Ferner auch heißt es (Pts. I. p. 35): "Indem man das Körperlich erkennt, verwirklicht man es. Indem man das Gefühl . . . die Wahrnehmung . . . die Geistesformationen . . . das Bewußtsein erkennt, verwirklicht man es. Indem man das Auge erkennt . . . Altern und Sterben erkennt . . . das als Eintritt ins Todlose geltende Nirwahn erkennt, verwirklicht man es. Somit also gelten alle Dinge, die verwirklicht sind, als erreicht.

 

(b. c). Im ersten Pfadmomente aber gilt das Schauen des Nirwahns als (überweltliche) Verwirklichung (lokuttara-sacchikiriyā) durch 'Erkennen' (dassana), in den übrigen Pfadmomenten als Verwirklichung durch 'Entfaltung' (bhāvanā). Diese zweifache Verwirklichung ist hier gemeint. Daher ist die Verwirklichung des Nirwahns durch 'Erkennen' und durch 'Entfaltung' als die Funktion dieser Pfaderkenntnis aufzufassen.

 

(4. Entfaltung: bhāvanā). "Entfaltung aber zweifach ist': - Bloß zwei Arten der Entfaltung nimmt man an: weltliche und überweltliche.

 

(a) Hierunter gilt als 'weltliche Entfaltung' (lokiya-bhāvanā) das Erwecken von weltlicher Sittlichkeit, weltlicher Sammlung und weltlichem Wissen, sowie der dadurch in der Daseinskontinuität erzeugte Eindruck (vāsana).
(b) Als 'überweltliche Entfaltung' (lokuttara-bhāvanā) gilt die Erweckung von überweltlicher Sittlichkeit, überweltlicher Sammlung und überweltlichem Wissen.

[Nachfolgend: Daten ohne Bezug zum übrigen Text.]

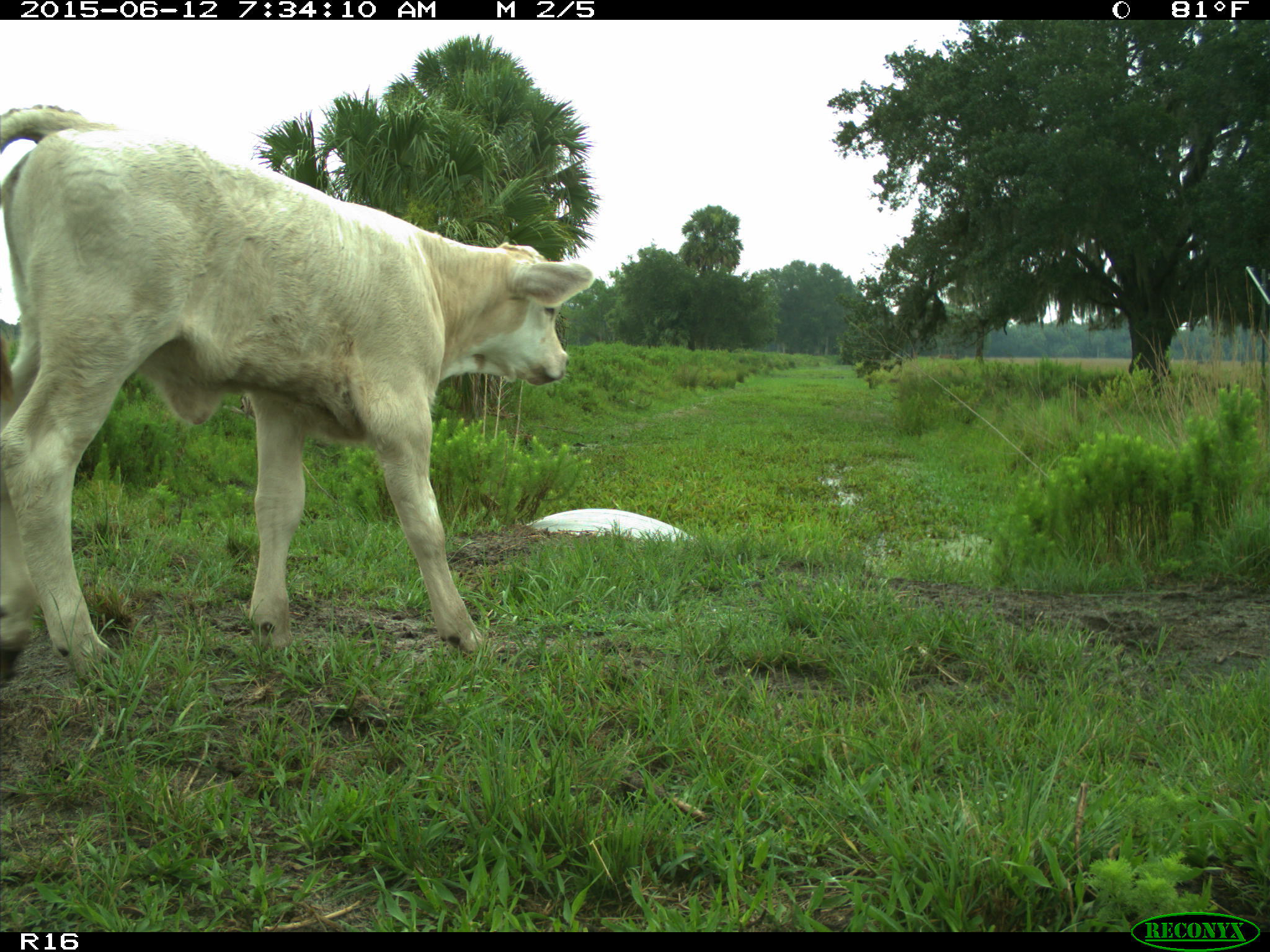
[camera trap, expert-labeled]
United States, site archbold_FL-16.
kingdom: Animalia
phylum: Chordata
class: Mammalia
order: Artiodactyla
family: Bovidae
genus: Bos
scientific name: Bos taurus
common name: domestic cow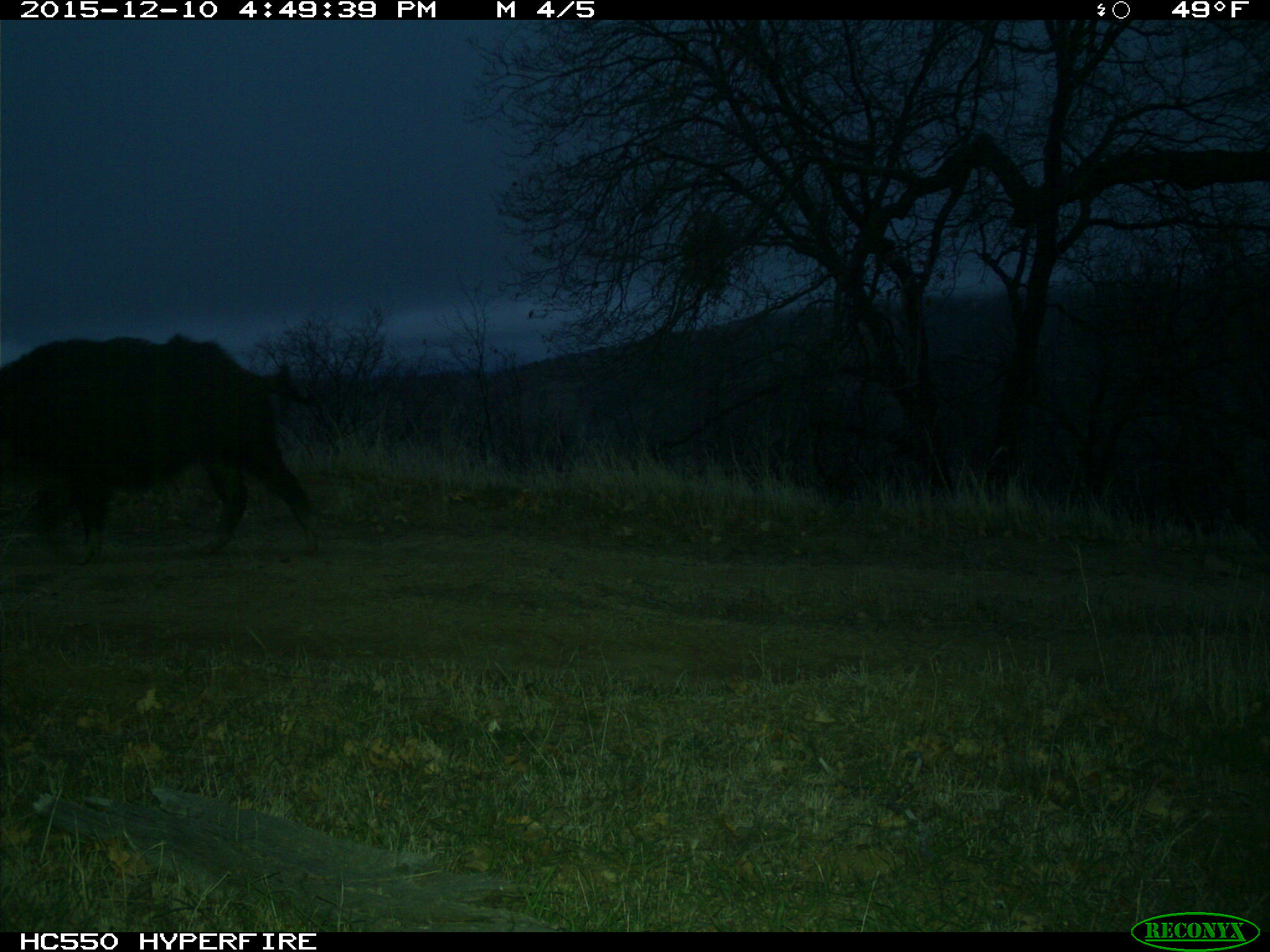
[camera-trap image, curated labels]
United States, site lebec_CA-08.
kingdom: Animalia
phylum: Chordata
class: Mammalia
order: Artiodactyla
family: Suidae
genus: Sus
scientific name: Sus scrofa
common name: wild boar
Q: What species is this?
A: Sus scrofa (wild boar).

Von diesen beiden nun ist hier die überweltliche Entfaltung gemeint. Denn diese vierfache Pfaderkenntnis ( = überweltliches Wissen) erweckt die überweltliche Sittlichkeit und überweltliche Sammlung, indem sie hierfür im Sinne von Zusammenentstehung usw. die Bedingung bildet. Und vermittels dieser Erkenntnis erzeugt der Mönch einen Eindruck in seiner eigenen Daseinskontinuität. Daher bildet bloß die überweltliche Entfaltung die Funktion der Pfaderkenntnis.